_REQUIREMENT_
Count how many lines of the material contain the string "image", treating uppercase and lowercase as different, and give only the number.

--- DATA FOR THIS TASK ---

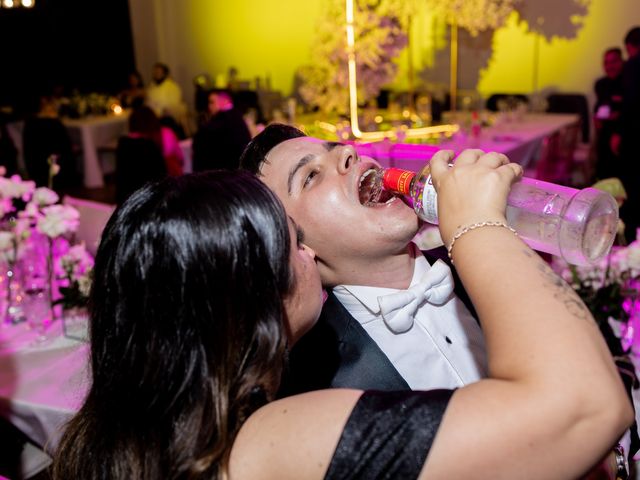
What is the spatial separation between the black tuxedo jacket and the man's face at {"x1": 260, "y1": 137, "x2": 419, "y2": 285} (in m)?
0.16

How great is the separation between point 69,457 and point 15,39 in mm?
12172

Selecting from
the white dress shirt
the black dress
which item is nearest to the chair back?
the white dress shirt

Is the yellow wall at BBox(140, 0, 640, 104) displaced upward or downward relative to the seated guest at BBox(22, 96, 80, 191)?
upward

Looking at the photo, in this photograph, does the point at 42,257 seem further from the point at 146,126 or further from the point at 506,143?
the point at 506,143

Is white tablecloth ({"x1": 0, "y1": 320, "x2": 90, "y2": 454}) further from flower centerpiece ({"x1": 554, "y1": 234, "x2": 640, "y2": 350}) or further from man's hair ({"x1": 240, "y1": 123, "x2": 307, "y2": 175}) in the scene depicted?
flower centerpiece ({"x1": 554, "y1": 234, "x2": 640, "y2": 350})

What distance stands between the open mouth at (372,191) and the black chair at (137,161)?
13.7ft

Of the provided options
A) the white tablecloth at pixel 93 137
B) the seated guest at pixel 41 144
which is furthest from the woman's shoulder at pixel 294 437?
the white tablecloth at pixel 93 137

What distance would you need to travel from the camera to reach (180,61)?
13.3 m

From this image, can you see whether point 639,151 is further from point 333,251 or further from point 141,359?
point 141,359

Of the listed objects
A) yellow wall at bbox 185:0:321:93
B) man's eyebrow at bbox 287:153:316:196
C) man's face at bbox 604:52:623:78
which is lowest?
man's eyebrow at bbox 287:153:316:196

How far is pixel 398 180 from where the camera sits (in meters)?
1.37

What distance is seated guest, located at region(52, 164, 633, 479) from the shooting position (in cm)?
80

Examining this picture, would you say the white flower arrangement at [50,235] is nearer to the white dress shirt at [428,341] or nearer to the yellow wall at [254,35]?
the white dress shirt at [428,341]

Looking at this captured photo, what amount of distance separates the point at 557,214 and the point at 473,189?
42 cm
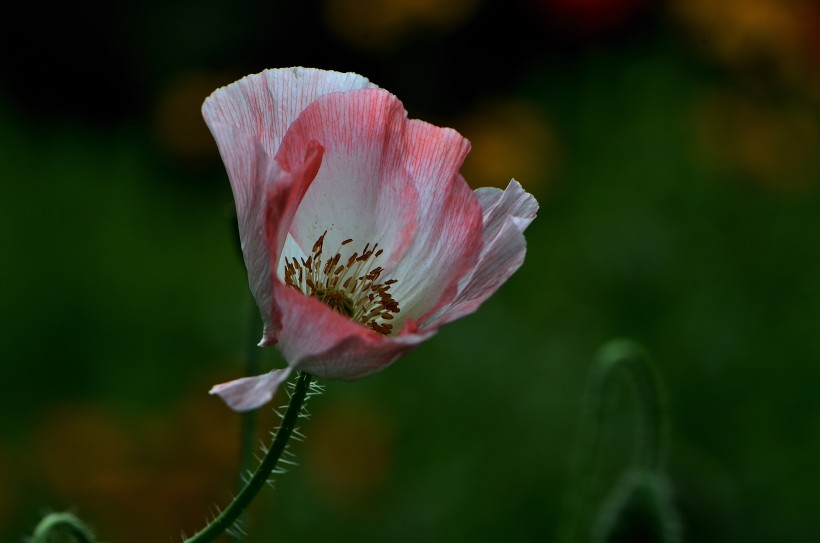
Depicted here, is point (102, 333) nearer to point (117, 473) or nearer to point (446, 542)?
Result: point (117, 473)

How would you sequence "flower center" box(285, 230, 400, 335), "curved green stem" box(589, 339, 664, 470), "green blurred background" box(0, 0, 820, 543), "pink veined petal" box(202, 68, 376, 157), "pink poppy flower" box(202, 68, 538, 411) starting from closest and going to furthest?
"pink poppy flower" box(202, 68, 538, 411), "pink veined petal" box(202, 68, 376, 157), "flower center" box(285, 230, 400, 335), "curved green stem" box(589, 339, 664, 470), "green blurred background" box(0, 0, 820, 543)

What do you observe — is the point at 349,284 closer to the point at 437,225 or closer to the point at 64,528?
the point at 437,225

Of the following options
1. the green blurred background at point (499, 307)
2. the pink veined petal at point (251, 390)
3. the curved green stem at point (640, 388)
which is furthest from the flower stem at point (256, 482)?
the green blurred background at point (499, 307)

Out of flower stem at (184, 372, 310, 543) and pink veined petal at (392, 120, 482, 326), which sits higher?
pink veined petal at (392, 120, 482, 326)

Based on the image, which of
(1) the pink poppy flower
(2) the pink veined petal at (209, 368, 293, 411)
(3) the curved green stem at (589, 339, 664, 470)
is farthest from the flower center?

---

_WORKED SOLUTION_
2